28日、中国電力は2026年度(2027年3月期)の業績予想を発表しました。
中東情勢の緊迫化を背景に、原油やLNGなど化石燃料価格が高止まりする前提のもと、営業利益は520億円と、前の年度から約4割減少する見通しです。経常利益は400億円、最終的な純利益は310億円を見込んでいます。
2026年度は、島根原子力発電所2号機が定期検査のため、2月から8月まで稼働を停止する予定で、100億円の減益要因になるとしています。加えて、燃料価格の変動が電気料金に反映されるまでの「燃料費調整制度の期ずれ差損」も利益を押し下げる要因として織り込まれています。
中川賢剛社長は決算会見で、
「中東情勢をはじめとする国際情勢の不透明感が強まる中、燃料価格の変動リスクは引き続き大きい」とした上で、「こうした環境だからこそ、化石燃料を使用しない原子力発電所を安定的に運営することの重要性は、ますます高まっている」と述べました。

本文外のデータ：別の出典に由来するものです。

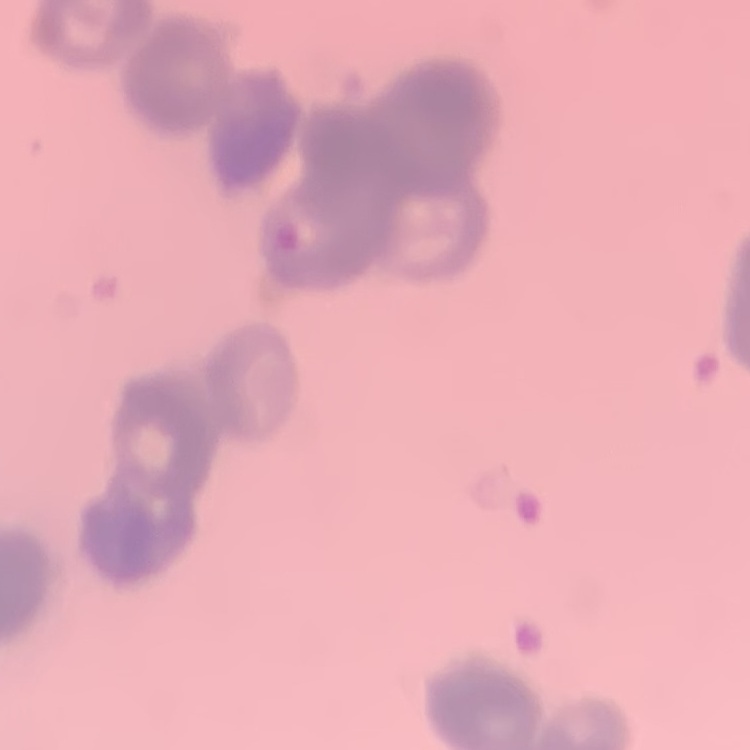
{
  "red_blood_cell_morphology": "rouleaux formation",
  "stain": "Field's or Giemsa",
  "image_type": "one tile cut from a larger photomicrograph",
  "preparation": "thin blood film"
}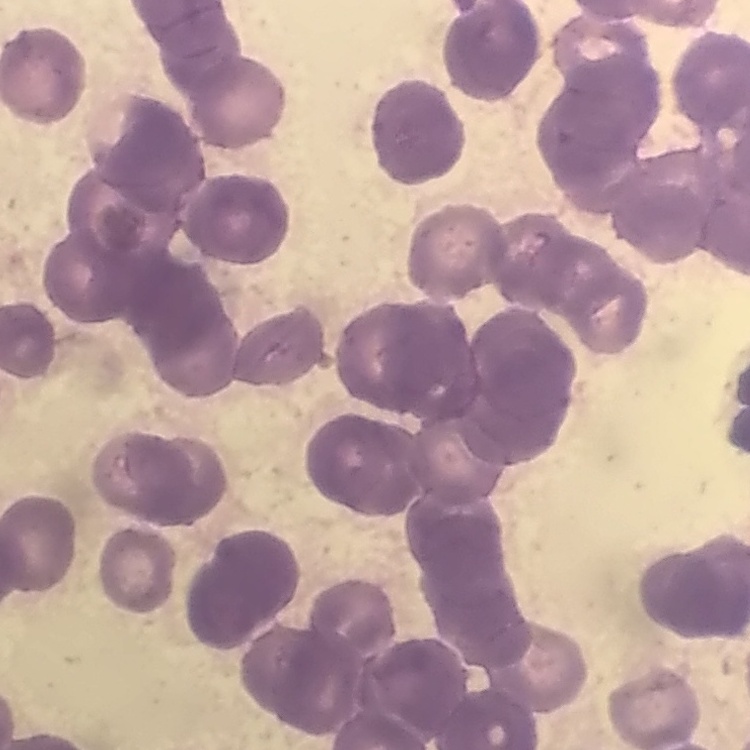

erythrocyte_morphology: rouleaux formation
preparation: thin peripheral smear
image_type: one tile cut from a larger photomicrograph
stain: Field's or Giemsa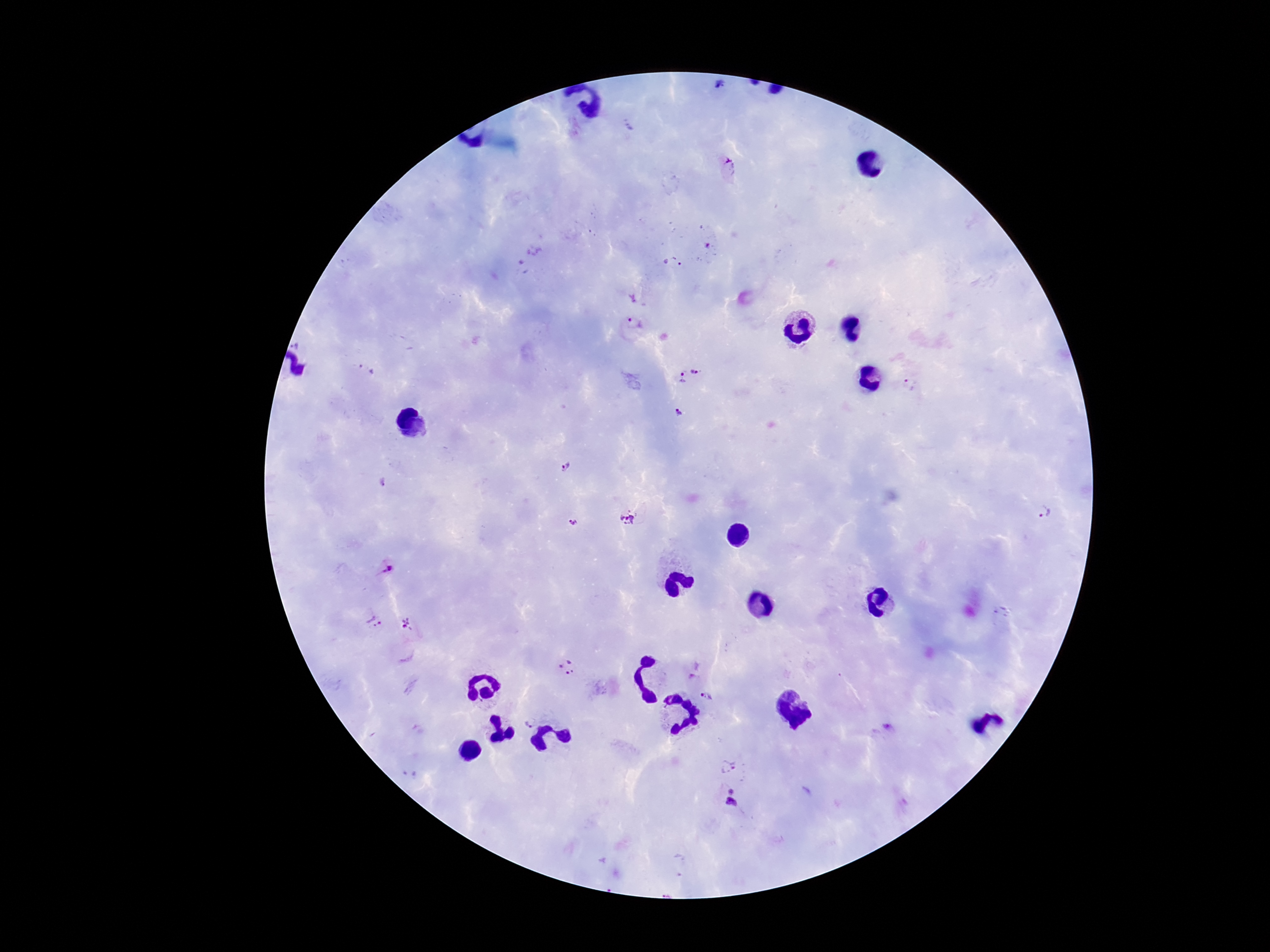
Approximate centers as [x, y] in pixels. Plasmodium parasite locations: [719, 89], [730, 170], [707, 245], [528, 258], [671, 262], [635, 323], [695, 369], [366, 370], [680, 379], [909, 385], [679, 412], [565, 468], [382, 481], [1041, 514], [628, 518], [572, 521], [387, 570], [374, 621], [408, 625], [566, 667], [707, 697], [530, 722], [889, 728], [729, 766], [731, 790], [731, 806]. One field from this slide. Giemsa stain. Smartphone photograph taken through the microscope eyepiece. Image is 1270×952 pixels. 100x magnification. Patient malaria status: positive. Thick peripheral-blood smear.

また、2025年度(2026年3月期)の決算については、営業収益は1兆4,423億円で、前の年度から869億円の減収となりました。営業利益は902億円で、389億円の減益となり、減収減益でした。
販売電力量は増加したものの、燃料価格の低下に伴う燃料費調整額の減少が売上を押し下げました。
利益面では、島根原発2号機の再稼働や電力需要の増加による収支改善があった一方、卸・小売事業における競争の激化や送配電事業でのコスト増加などが影響したということです。

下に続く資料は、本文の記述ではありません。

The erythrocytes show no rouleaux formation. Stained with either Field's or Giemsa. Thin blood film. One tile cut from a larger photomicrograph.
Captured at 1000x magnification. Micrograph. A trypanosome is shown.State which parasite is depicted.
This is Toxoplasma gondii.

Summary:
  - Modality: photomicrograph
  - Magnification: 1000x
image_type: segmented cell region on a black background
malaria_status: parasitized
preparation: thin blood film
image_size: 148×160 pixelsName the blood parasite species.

2025年度の経常利益は802億円、最終的な純利益は685億円となり、いずれも前の年度を下回りました。
自己資本比率は16.8%と改善しています。
山口県上関町で検討している使用済み核燃料の中間貯蔵施設については、現時点で具体的な事業計画の公表には至っていないものの、事業計画の検討を進めるとともに、地域への経済対策も含めて慎重に検討していると説明しました。